Danach: 1.7 Betrieb und Auswertung

  • Datenqualitaetspruefung fuer unbekannte Organisationen, fehlende Zuordnung und veraltete Clients.
  • Sensor- und Client-Gesundheit in der internen Uebersicht.
  • Berichtsvarianten je Empfaengergruppe und nachvollziehbare Versandhistorie.
  • Betriebsmetriken fuer Upload-Fehler, Queue-Alter und Incident-Volumen.

Nicht Bestandteil

  • Kein zweiter Antivirus- oder EDR-Agent.
  • Keine Blockierung oder automatische Wiederherstellung durch OCSentinel ohne explizite, separat freigegebene Schutzfunktion.
  • Kein zentraler Upload aller Dateioperationen oder kompletter Eventlogs.

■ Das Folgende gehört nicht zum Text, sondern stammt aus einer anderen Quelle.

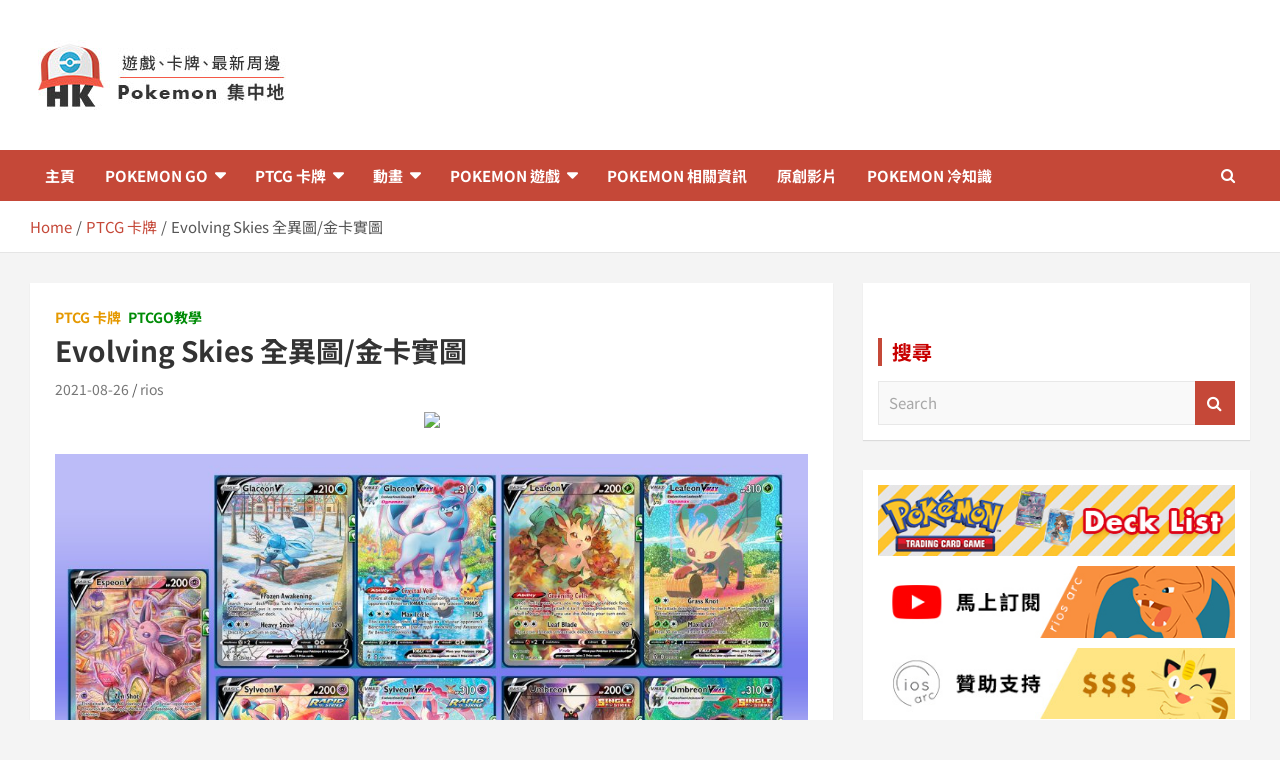

--- FILE ---
content_type: text/html; charset=utf-8
request_url: https://www.google.com/recaptcha/api2/aframe
body_size: 269
content:
<!DOCTYPE HTML><html><head><meta http-equiv="content-type" content="text/html; charset=UTF-8"></head><body><script nonce="--_FTIJoCSneZWBPV6BFBw">/** Anti-fraud and anti-abuse applications only. See google.com/recaptcha */ try{var clients={'sodar':'https://pagead2.googlesyndication.com/pagead/sodar?'};window.addEventListener("message",function(a){try{if(a.source===window.parent){var b=JSON.parse(a.data);var c=clients[b['id']];if(c){var d=document.createElement('img');d.src=c+b['params']+'&rc='+(localStorage.getItem("rc::a")?sessionStorage.getItem("rc::b"):"");window.document.body.appendChild(d);sessionStorage.setItem("rc::e",parseInt(sessionStorage.getItem("rc::e")||0)+1);localStorage.setItem("rc::h",'1769236721624');}}}catch(b){}});window.parent.postMessage("_grecaptcha_ready", "*");}catch(b){}</script></body></html>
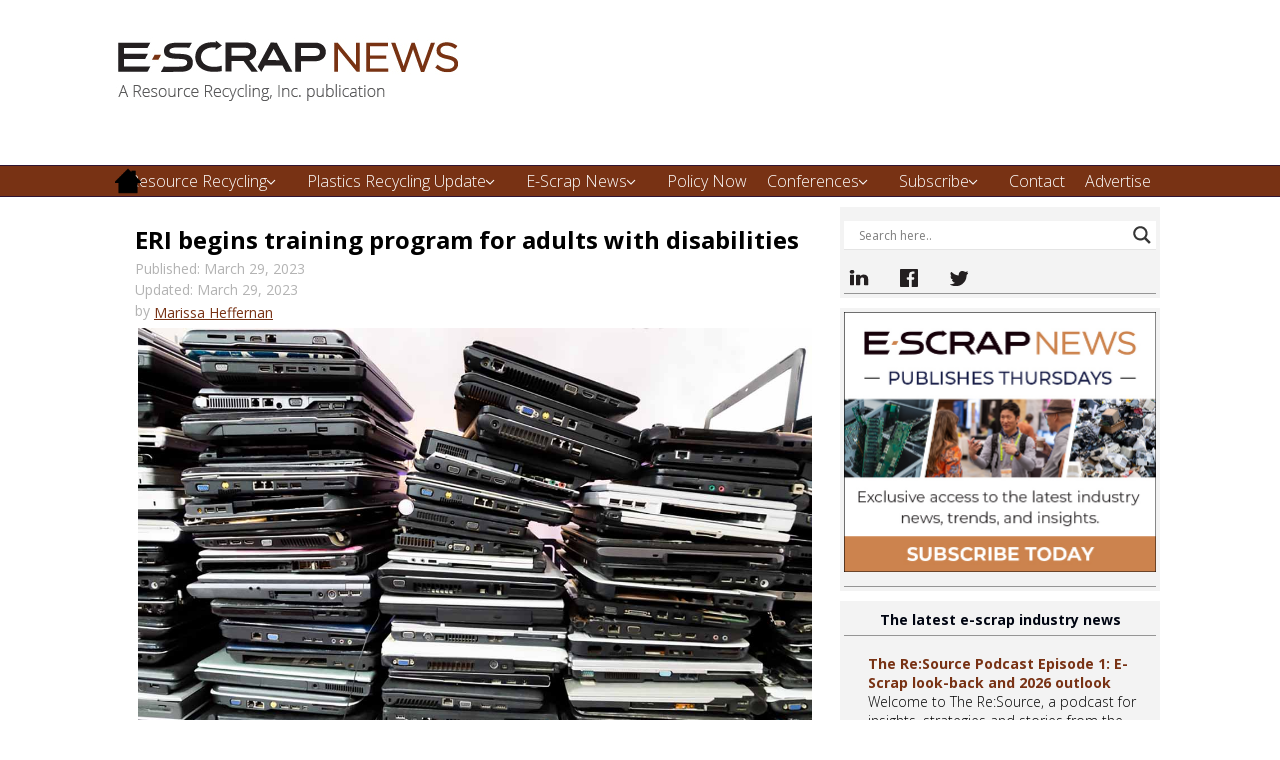

--- FILE ---
content_type: text/html; charset=utf-8
request_url: https://www.google.com/recaptcha/api2/aframe
body_size: 267
content:
<!DOCTYPE HTML><html><head><meta http-equiv="content-type" content="text/html; charset=UTF-8"></head><body><script nonce="Gm_ApcUjpqV80nV1iR7a1Q">/** Anti-fraud and anti-abuse applications only. See google.com/recaptcha */ try{var clients={'sodar':'https://pagead2.googlesyndication.com/pagead/sodar?'};window.addEventListener("message",function(a){try{if(a.source===window.parent){var b=JSON.parse(a.data);var c=clients[b['id']];if(c){var d=document.createElement('img');d.src=c+b['params']+'&rc='+(localStorage.getItem("rc::a")?sessionStorage.getItem("rc::b"):"");window.document.body.appendChild(d);sessionStorage.setItem("rc::e",parseInt(sessionStorage.getItem("rc::e")||0)+1);localStorage.setItem("rc::h",'1764019558184');}}}catch(b){}});window.parent.postMessage("_grecaptcha_ready", "*");}catch(b){}</script></body></html>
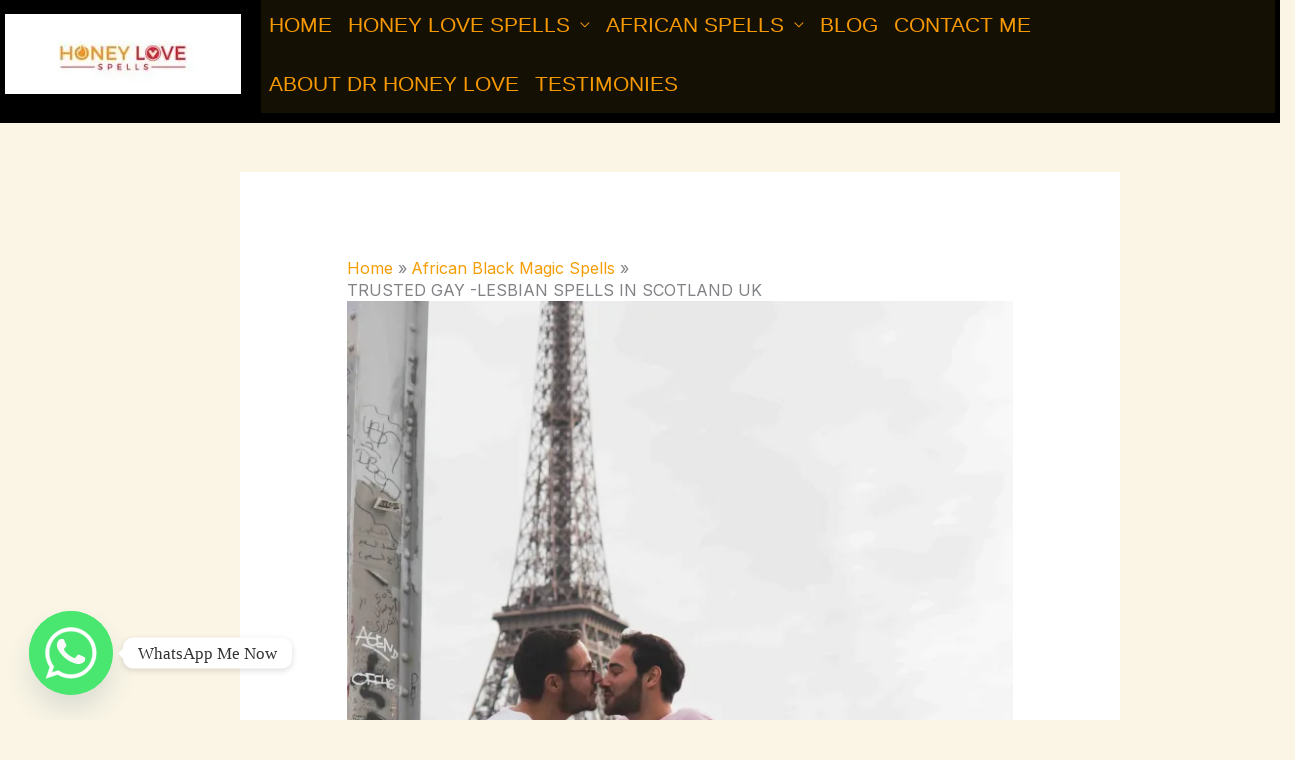

--- FILE ---
content_type: text/html; charset=utf-8
request_url: https://www.google.com/recaptcha/api2/aframe
body_size: 267
content:
<!DOCTYPE HTML><html><head><meta http-equiv="content-type" content="text/html; charset=UTF-8"></head><body><script nonce="2aVptkH9ThdkF2sgJYJRYw">/** Anti-fraud and anti-abuse applications only. See google.com/recaptcha */ try{var clients={'sodar':'https://pagead2.googlesyndication.com/pagead/sodar?'};window.addEventListener("message",function(a){try{if(a.source===window.parent){var b=JSON.parse(a.data);var c=clients[b['id']];if(c){var d=document.createElement('img');d.src=c+b['params']+'&rc='+(localStorage.getItem("rc::a")?sessionStorage.getItem("rc::b"):"");window.document.body.appendChild(d);sessionStorage.setItem("rc::e",parseInt(sessionStorage.getItem("rc::e")||0)+1);localStorage.setItem("rc::h",'1769223207384');}}}catch(b){}});window.parent.postMessage("_grecaptcha_ready", "*");}catch(b){}</script></body></html>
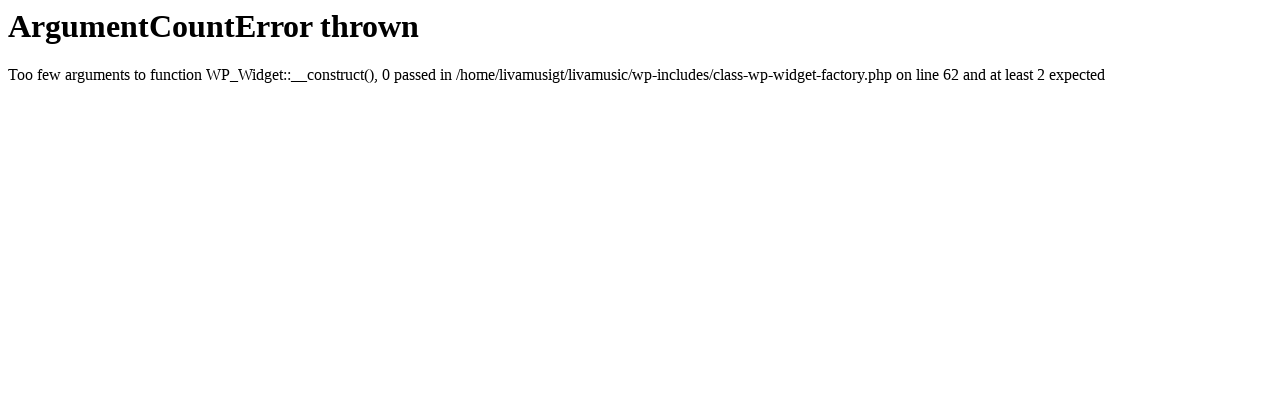

--- FILE ---
content_type: text/html; charset=UTF-8
request_url: http://livamusic.ch/bloomingly/cromfordite416392.html
body_size: 198
content:
<h1>ArgumentCountError thrown</h1><p>Too few arguments to function WP_Widget::__construct(), 0 passed in /home/livamusigt/livamusic/wp-includes/class-wp-widget-factory.php on line 62 and at least 2 expected</p>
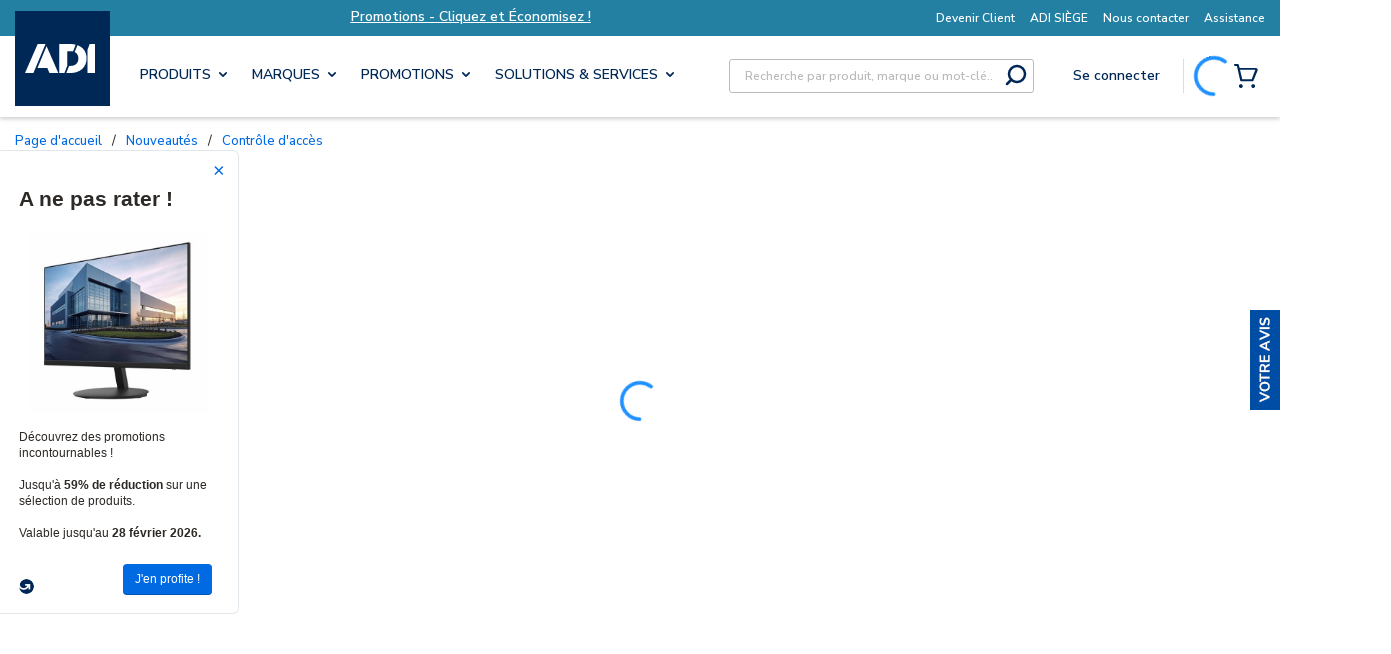

--- FILE ---
content_type: text/html; charset=UTF-8
request_url: https://d6tizftlrpuof.cloudfront.net/live/i/620bed7b9f1f2c5fc36ab065/c826bc860ba646deef73cdc59696ee392339c941.html?tags=left
body_size: 1140
content:
<!DOCTYPE html>
<html ng-app="campaign" lang="en-US">
<head>
    <meta name="viewport" content="width=device-width, initial-scale=1, maximum-scale=1">
    <link rel="stylesheet" href="https://d6tizftlrpuof.cloudfront.net/themes/production/resideo-spring-2025-survey-theme-campaign-7464bf14a663fd85646698ad688ece82.css" type="text/css" />
    <!--[if lt IE 9]>
    <script type="text/javascript" src="//d6tizftlrpuof.cloudfront.net/live/campaign/js/e2456a107d.legacybrowser.js"></script>
    <![endif]-->
</head>
<body ub-campaign='{&quot;id&quot;:&quot;43a002238d89&quot;,&quot;version&quot;:1,&quot;type&quot;:&quot;recruit&quot;,&quot;form&quot;:null,&quot;data&quot;:{&quot;title&quot;:&quot;A ne pas rater !&quot;,&quot;text&quot;:&quot;&lt;br\/&gt;\n&lt;div align=\&quot;center\&quot;&gt;&lt;img src=\&quot;https:\/\/cdn.adiglobal.fr\/pim\/500X500\/10034\/CAP-22VGHDMI3-P.jpg\&quot; width=\&quot;90%\&quot; alt=\&quot;ADI Insight\&quot; \/&gt;&lt;\/div&gt;&lt;br\/&gt;\n\nD\u00e9couvrez des promotions incontournables !&lt;br&gt;&lt;br&gt; Jusqu&#039;\u00e0 &lt;strong&gt;59% de r\u00e9duction&lt;\/strong&gt; sur une s\u00e9lection de produits.&lt;br \/&gt;&lt;br \/&gt;\nValable jusqu&#039;au &lt;strong&gt; 28 f\u00e9vrier 2026.&lt;\/strong&gt;&quot;,&quot;buttonText&quot;:&quot;J&#039;en profite !&quot;,&quot;cancelButton&quot;:&quot;&quot;,&quot;position&quot;:&quot;left&quot;,&quot;width&quot;:&quot;200&quot;,&quot;positionOffset&quot;:&quot;53&quot;,&quot;storeIP&quot;:{&quot;active&quot;:false},&quot;theme&quot;:&quot;resideo-spring-2025-survey-theme-campaign&quot;,&quot;html&quot;:true,&quot;recruitUrl&quot;:&quot;https:\/\/www.adiglobal.fr\/Catalog\/Deals\/sale-center?utm_source=GetFeedback&amp;utm_medium=PU&amp;utm_campaign=adi_fr_msf_Jan26&quot;,&quot;showReset&quot;:{&quot;value&quot;:1,&quot;interval&quot;:{&quot;name&quot;:&quot;Day&quot;,&quot;value&quot;:&quot;1&quot;},&quot;active&quot;:false},&quot;showOnce&quot;:false,&quot;store_location&quot;:false,&quot;privacy&quot;:{&quot;text&quot;:&quot;Privacy Policy&quot;,&quot;tooltip&quot;:&quot;We respect your privacy and your data will not be shared.&quot;,&quot;active&quot;:false},&quot;progressBar&quot;:{&quot;active&quot;:false,&quot;type&quot;:&quot;percentage&quot;}}}' allow-html="true">
<div class="container"></div>

<script type="text/javascript" src="//d6tizftlrpuof.cloudfront.net/vendor/1.6.5/angular.min.js"></script>
<script type="text/javascript" src="//d6tizftlrpuof.cloudfront.net/live/campaign/js/911826a44c.campaign.js"></script>
</body>
</html>


--- FILE ---
content_type: text/plain; charset=utf-8
request_url: https://rl.quantummetric.com/adiglobal/hash-check
body_size: -119
content:
["PllEs0qB78A=","IQeQ01BKrK4="]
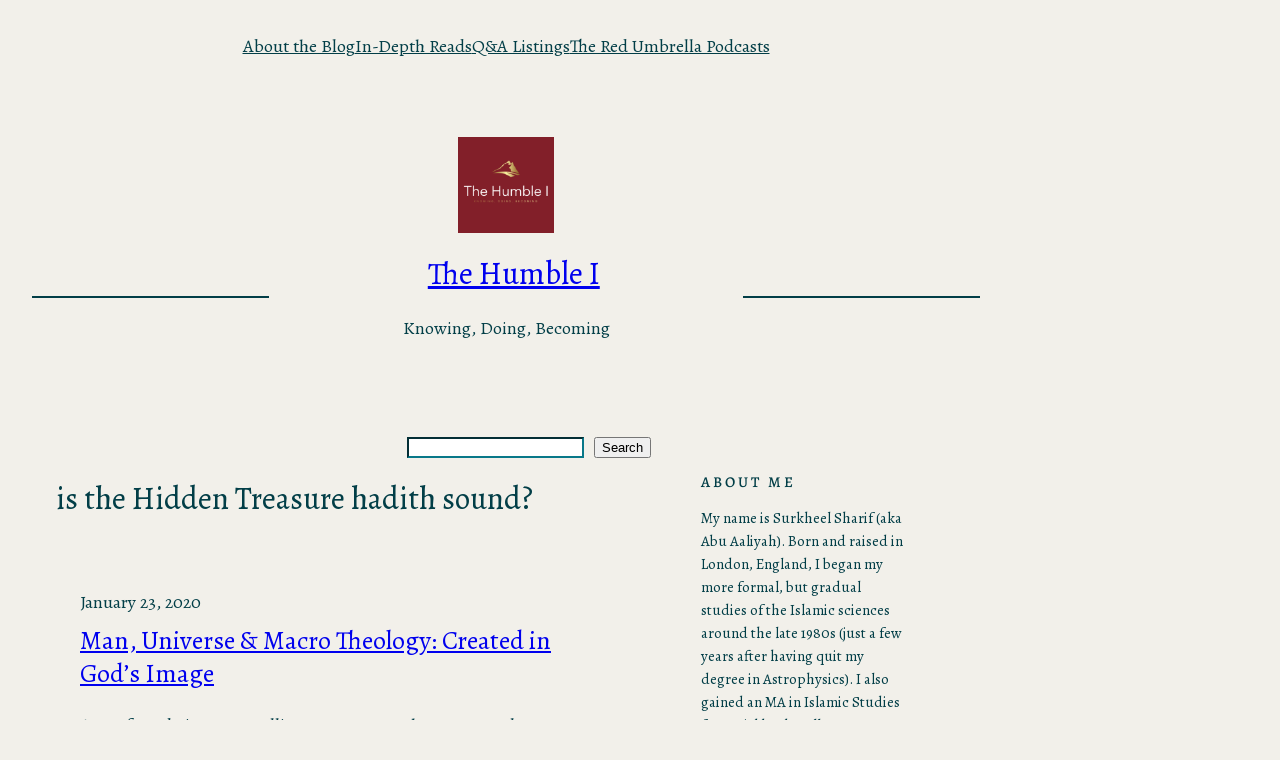

--- FILE ---
content_type: text/css
request_url: https://thehumblei.com/wp-content/themes/bitacora/style.css?ver=1.0.10
body_size: 1055
content:
/*
Theme Name: Bitácora
Theme URI: https://wordpress.com/theme/bitacora
Author: Automattic
Author URI: https://automattic.com/
Description: Bitácora is a simple old-school blog theme.
Requires at least: 6.0
Tested up to: 6.7
Requires PHP: 7.0
Version: 1.0.10
License: GNU General Public License v2 or later
License URI: http://www.gnu.org/licenses/gpl-2.0.html
Template: 
Text Domain: bitacora
Tags: two-columns, right-sidebar, custom-colors, custom-menu, custom-logo, editor-style, featured-images, full-site-editing, rtl-language-support, theme-options, threaded-comments, translation-ready, blog, style-variations
*/

/*
 * Control the hover stylings of outline block style.
 * Unnecessary once block styles are configurable via theme.json
 * https://github.com/WordPress/gutenberg/issues/42794
 */
.wp-block-button.is-style-outline
	> .wp-block-button__link:not(.has-background):hover {
	background-color: var(--wp--preset--color--secondary);
	color: var(--wp--preset--color--background);
	border-color: var(--wp--preset--color--secondary);
}

/*
 * Link styles
 * https://github.com/WordPress/gutenberg/issues/42319
 */
a {
	text-decoration-thickness: 0.5px !important;
	text-underline-offset: 0.05em;
}

/* Overrides the Gutenberg styles for the outline button */
.wp-block-button.is-style-outline > .wp-block-button__link {
	padding: calc(10px - 1px) calc(15px - 1px);
	border: 1px solid var(--wp--preset--color--foreground);
}

/* Reset the Gutenberg style for the author byline */
.wp-block-post-author__byline {
	font-size: 1em;
}

/* There is no option for border-radius yet, and reset the vertical alignment */
.wp-block-post-author__avatar img {
	border-radius: 999px;
	vertical-align: middle;
}

.wp-block-avatar img {
	vertical-align: middle;
}

/*
 * Needed until https://github.com/WordPress/gutenberg/issues/34196 or something like it.
 */
.wp-block-tag-cloud.is-style-outline a {
	border-radius: 999px;
	padding: 0 1rem;
}

.wp-block-tag-cloud.is-style-outline a:hover {
	color: var(--wp--preset--color--background);
	background-color: var(--wp--preset--color--primary);
}

/*
 * Remove the default margin bottom from term description and post excerpt.
 */
.wp-block-term-description p:first-child {
	margin-top: 0;
}

.wp-block-term-description p:last-child {
	margin-bottom: 0;
}

.wp-block-search__input,
.wp-block-jetpack-subscriptions.wp-block-jetpack-subscriptions__supports-newline
	form
	input[type="email"] {
	border-color: var(--wp--preset--color--tertiary);
}

/*
 * Needed to style Jetpack Form
 */
.wp-block-jetpack-contact-form
	input:not([type="submit"]):not([type="checkbox"]),
.wp-block-jetpack-mailchimp input:not([type="submit"]):not([type="checkbox"]),
.wp-block-jetpack-revue input:not([type="submit"]):not([type="checkbox"]),
.wp-block-jetpack-contact-form select,
.wp-block-jetpack-contact-form textarea {
	background-color: #fff;
	border: 1px solid var(--wp--preset--color--tertiary);
	font-size: 1em;
	padding: 0.75rem;
}

.wp-block-jetpack-contact-form .wp-block-jetpack-button button,
.wp-block-jetpack-mailchimp .wp-block-jetpack-button button,
.wp-block-jetpack-revue .wp-block-jetpack-button button {
	border-width: 0;
	font-size: var(--wp--preset--font-size--x-small);
	font-weight: 700;
	letter-spacing: 0.02em;
	line-height: inherit;
	padding: 10px 15px;
}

Qualitaet in jedem Release

  • Keine neue Erkennung ohne Beispielereignisse, Regressionstest und dokumentierte Bewertungslogik.
  • Jede neue Datenart benoetigt Zweck, Aufbewahrungsregel und Datenschutzpruefung.
  • Vor jeder Minor-Version: Code-Clean-up, Abhaengigkeiten pruefen, tote Pfade entfernen, ueberfluessige Kommentare loeschen und Dokumentation aktualisieren.
  • Release erst nach Build, Paket-Hash-Pruefung und einem Test der Update- und Upload-Strecke.